§ **What the exercise asks**
Reproduce the portion of the text on Mantegna's foreshortened Christ that begins at the words "Pinacoteca di Brera, Milan, Italy" and stops after "beneath the drapery.", word for word.

*** Given text Section Begins ***

Pinacoteca di Brera, Milan, Italy
Italian Renaissance

Form,  From the left hand side of the image are the two profile views of Mary and St. John who lean over the body of Jesus who is rendered in an idealized and muscular fashion 

The shroud which partially covers the lower part of the body accentuates the form of the anatomy beneath the drapery.

The most striking aspect of this image is the fact that the portrayal of Christ from a radical point of view.  This view is called foreshortening which you have already encountered in Giotto's Lamentation.   According to the Brittanica, foreshortening is a, 

method of rendering a specific object or figure in a picture in depth. The artist records, in varying degrees, the distortion that is seen by the eye when an object or figure is viewed at a distance or at an unusual angle.

In a photograph of a recumbent figure, for instance, those parts of it, such as the feet, that are nearest the lens will seem unnaturally large, those at a distance, such as the head, unnaturally small. The artist may either record this effect exactly, producing a startling illusion of reality that seems to violate the picture plane (surface of the picture), or modify it, slightly reducing the relative size of the nearer part of the object, so as to make a less aggressive assault on the viewer's eye and to relate the foreshortened object more harmoniously to the rest of the picture. Insofar as foreshortening is basically concerned with the persuasive projection of a form in an illusionistic way, it is a type of perspective, but the term foreshortening is almost invariably used in relation to a single object, or part of an object, rather than to a scene or group of objects.


Iconography:  The muscular and idealized quality of the figure probably relates back to the new humanistic and neoplatonic concepts now being used by the REnaissance artists.  Here Mantegna is getting you to identify with the more human qualities of the earthly or corporal body of Christ. 

In fact, the draper reveals how fully human he is.  To paraphrase the ideas from The Sexuality of Christ in Renaissance Art and in Modern Oblivion, by Leo Steinberg, images of Jesus which accentuate how earthly nature, notice how the genitals are somewhat highlighted by the drapery, are an attempt to show the dual nature of Jesus.  Jesus was both of the flesh and spirit and the depiction of his ability to function fully as a carnal being is an attempt to demonstrate that Jesus made a choice to follow a more fully Platonic or ideal path.

Even though the figure is foreshortened, there is a bit of a problem in how the foreshortening is portrayed.  If you compare the foreshortening in Mantegna's work to the drawing below, you may notice that the feet are a bit too small in Mantegna's work and this appears to be done on purpose.    Why do you think this is so?  What purpose do you think it might serve? 

According to this site (I'm not sure how accurate it is but it sure is a great idea), http://www.sindone.org/en/icono/mantegna.htm

The body of Christ is partially covered by the shroud, it lays on a reddish stone with light white veins. (the anointing rock). . .

Although this rock is never mentioned in the gospels, it appears in  Costantinopolis as a passion relic in about 1170. The description which coincides with the painting of Mantegna was transmitted in reports made by pilgrims.  It was believed it came from Ephesus (Mary of Magdala took it there from Jerusalem) and the white veins were produced by the tears of Our Lady weeping next to the body of her dead son.

*** Given text Section Ends ***
*** Information shown Section Begins ***

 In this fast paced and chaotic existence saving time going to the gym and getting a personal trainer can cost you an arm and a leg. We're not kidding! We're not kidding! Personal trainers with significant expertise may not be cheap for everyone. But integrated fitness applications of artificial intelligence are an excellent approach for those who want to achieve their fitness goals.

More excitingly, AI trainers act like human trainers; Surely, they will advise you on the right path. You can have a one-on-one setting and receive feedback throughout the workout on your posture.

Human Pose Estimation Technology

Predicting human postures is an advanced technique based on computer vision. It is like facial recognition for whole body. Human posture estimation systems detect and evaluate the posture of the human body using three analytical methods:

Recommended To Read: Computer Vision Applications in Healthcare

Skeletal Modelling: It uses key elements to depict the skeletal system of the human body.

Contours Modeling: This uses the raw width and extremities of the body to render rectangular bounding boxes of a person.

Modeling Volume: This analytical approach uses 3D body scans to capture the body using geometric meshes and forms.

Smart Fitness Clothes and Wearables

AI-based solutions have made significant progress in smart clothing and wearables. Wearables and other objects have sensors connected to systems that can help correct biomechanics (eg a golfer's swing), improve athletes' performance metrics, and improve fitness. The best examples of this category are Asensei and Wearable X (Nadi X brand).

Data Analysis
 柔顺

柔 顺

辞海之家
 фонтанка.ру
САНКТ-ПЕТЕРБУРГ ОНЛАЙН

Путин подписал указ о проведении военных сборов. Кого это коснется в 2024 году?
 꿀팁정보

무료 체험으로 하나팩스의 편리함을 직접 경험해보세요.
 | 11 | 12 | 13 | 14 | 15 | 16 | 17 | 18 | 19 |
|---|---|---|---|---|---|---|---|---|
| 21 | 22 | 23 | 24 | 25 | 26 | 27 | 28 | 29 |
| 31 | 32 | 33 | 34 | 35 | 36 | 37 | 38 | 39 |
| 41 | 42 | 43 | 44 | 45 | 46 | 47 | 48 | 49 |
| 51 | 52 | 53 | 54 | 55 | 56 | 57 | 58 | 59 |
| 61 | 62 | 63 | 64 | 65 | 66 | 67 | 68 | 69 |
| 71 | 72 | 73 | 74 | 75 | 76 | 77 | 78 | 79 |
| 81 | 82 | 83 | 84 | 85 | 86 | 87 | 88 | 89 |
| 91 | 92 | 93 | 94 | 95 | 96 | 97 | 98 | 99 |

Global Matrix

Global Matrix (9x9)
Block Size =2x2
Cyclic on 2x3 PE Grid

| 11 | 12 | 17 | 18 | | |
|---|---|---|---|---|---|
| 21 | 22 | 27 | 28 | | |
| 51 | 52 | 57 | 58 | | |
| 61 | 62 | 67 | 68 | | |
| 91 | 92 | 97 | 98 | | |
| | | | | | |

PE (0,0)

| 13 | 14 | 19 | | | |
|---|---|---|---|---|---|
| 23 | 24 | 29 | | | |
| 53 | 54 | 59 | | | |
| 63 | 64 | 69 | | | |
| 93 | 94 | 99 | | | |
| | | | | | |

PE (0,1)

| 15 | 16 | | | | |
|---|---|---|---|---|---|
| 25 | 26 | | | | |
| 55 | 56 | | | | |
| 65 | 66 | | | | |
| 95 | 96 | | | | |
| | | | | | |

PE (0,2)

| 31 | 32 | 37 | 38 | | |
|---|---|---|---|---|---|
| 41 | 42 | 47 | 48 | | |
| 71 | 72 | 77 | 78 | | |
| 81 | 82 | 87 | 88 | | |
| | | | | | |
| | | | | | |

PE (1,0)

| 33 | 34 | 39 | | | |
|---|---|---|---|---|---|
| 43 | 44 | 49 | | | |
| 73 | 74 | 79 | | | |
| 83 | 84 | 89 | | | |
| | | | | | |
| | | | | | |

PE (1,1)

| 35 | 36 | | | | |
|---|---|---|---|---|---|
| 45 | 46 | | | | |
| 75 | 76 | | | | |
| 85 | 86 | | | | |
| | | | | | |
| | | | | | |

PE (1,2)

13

*** Information shown Section Ends ***

§ **Exercise solution**
Pinacoteca di Brera, Milan, Italy
Italian Renaissance

Form,  From the left hand side of the image are the two profile views of Mary and St. John who lean over the body of Jesus who is rendered in an idealized and muscular fashion 

The shroud which partially covers the lower part of the body accentuates the form of the anatomy beneath the drapery.